-- start of Supplied passage --
The Museo de la Ciencia y el Juego [Museum of Science and Play] founded in 1984 was one of the pioneers in the country, using interactive, playful and itinerant activities to explore scientific concepts. The network of Small Interactive Museums of Science (Liliput) in Colombia and Ecuador was consolidated during these years. Another initiative promoted by the museum was Maletas viajeras [Scientific Suitcases] that inspired the concept of itinerant museums and allowed many Colombian towns to access science communication activities.

In 1998, and promoted by ACAC, the interactive museum Maloka was founded with funding from a third loan of the IDB. Maloka was the first cultural and educational megaproject focused on science and technology, using much of the economic resources devoted by Colciencias to science communication. Since its creation, Maloka has a cultural program that offers many entertaining activities, hosts activities such as science cafés and works with teachers to explore the pedagogical possibilities of the centre and to collect opinions and suggestions.

With the new century, a new program of Scientific Activities for Youth started. Ondas [Waves] was launched in 2001 thanks to the collaboration between Colciencias and the Foundation for Education and Social Development (FES). It became the longest-lasting science communication initiative for children in Colombia. The program carries out research projects based on the interest and curiosity of the children, designed and developed by the children together with their teachers.

In 2002, the Colombian Association of Science Journalism set its focus on three projects: training of science journalists around the country, research on the work of science and technology communicators, and setting up a S&T news agency (NotiCyT). Even though the agency was not a pioneer in the field, it did have an impact on local media as well as Latin American newspapers (Vélez Lopera, 2013). Despite this, it only lasted five years.

Other institutions also initiated efforts to offer training in science communication. In 2002 and then 2004, the ACPC organised a series of seminars in different regions of Colombia (Daza-Caicedo et al., 2006). Some years later, the ACAC together with the Javeriana University offered training courses on the social appropriation of sciences.

During this period one ‘innovative’ activity called regional encounters took place. It was developed by Colciencias with the support of the ACAC. The encounters were events that, for the first time, created spaces for direct dialogue between researchers, industry and journalists all over the country. Their objective was to socialise the results of the activities promoted by Colciencias among several actors of the different regions.

In 2003, theatre came into play. The National Theatre Company’s Theatre of Science attempted to promote science and technology through artistic language. Two plays resulted from this, and were presented in big events in Bogotá, like the Book Fair and Expociencia.

Institutions started recognising the value of dialogue around the course of science communication. In 2004, Maloka organised the first academic forum Conciencia abierta.4 It gathered together communicators, academics and researchers from different Latin American countries to reflect upon the process of appropriation of S&T in the region. The organisation of the forum was supported by Colciencias and the Andrés Bello Agreement.

3. Appropriation becomes a policy

In Colombia, the National Council of Socio-Economic Policy (CONPES) is the highest planning authority. It advises the national government in all aspects of socioeconomic development by coordinating and monitoring the study and approval of public documents that describe different policies to be applied in the country. In 2005, CONPES approved the National Policy for the Social Appropriation of Science, Technology and Innovation (ASCTeI) (Colciencias, 2005).
-- end of Supplied passage --
-- start of Excerpted records --
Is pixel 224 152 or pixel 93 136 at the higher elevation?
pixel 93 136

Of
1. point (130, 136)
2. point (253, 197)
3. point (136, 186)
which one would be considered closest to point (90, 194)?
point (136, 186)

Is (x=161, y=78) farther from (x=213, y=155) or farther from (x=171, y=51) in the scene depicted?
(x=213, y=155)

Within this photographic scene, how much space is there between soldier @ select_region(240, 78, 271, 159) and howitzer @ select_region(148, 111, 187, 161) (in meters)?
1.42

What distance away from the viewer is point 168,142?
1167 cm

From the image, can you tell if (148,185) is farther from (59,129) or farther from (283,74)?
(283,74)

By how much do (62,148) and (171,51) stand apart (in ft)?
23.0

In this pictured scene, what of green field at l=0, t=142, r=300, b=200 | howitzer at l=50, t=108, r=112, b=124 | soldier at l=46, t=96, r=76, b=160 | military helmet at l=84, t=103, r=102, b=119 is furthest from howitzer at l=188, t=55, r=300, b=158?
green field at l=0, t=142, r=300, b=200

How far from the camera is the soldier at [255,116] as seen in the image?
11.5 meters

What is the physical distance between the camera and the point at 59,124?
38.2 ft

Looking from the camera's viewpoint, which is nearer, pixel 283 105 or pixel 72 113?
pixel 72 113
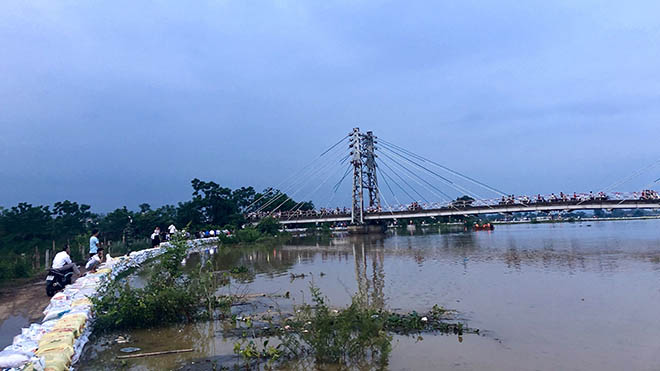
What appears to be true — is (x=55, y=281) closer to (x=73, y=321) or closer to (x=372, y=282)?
(x=73, y=321)

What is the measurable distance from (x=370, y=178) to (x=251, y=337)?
50.6 metres

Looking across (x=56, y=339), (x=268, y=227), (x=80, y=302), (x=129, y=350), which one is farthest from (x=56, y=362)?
(x=268, y=227)

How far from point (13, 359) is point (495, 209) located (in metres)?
41.7

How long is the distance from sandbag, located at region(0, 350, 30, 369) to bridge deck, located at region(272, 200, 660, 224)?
38.3 metres

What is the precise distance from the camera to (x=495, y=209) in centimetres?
4219

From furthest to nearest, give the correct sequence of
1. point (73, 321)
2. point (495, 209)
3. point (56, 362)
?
1. point (495, 209)
2. point (73, 321)
3. point (56, 362)

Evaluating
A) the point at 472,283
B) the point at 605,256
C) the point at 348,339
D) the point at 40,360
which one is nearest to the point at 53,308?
the point at 40,360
-- end of Excerpted records --
*What this exercise asks*:
• a. Condense the paragraph of the passage on science communication in Colombia that begins "With the new century" into a short bulleted list that keeps its main facts.
• b. Quote the passage on science communication in Colombia word for word, starting at "With the new" and ending after "with their teachers.".
You won't need the records for this.

*The answers*:
• a.
- Ondas [Waves], a new program of Scientific Activities for Youth, launched in 2001.
- It came from a collaboration between Colciencias and the Foundation for Education and Social Development (FES).
- It became Colombia's longest-lasting science communication initiative for children.
- Its research projects grow out of children's interests and curiosity and are designed and developed by the children with their teachers.

• b.
With the new century, a new program of Scientific Activities for Youth started. Ondas [Waves] was launched in 2001 thanks to the collaboration between Colciencias and the Foundation for Education and Social Development (FES). It became the longest-lasting science communication initiative for children in Colombia. The program carries out research projects based on the interest and curiosity of the children, designed and developed by the children together with their teachers.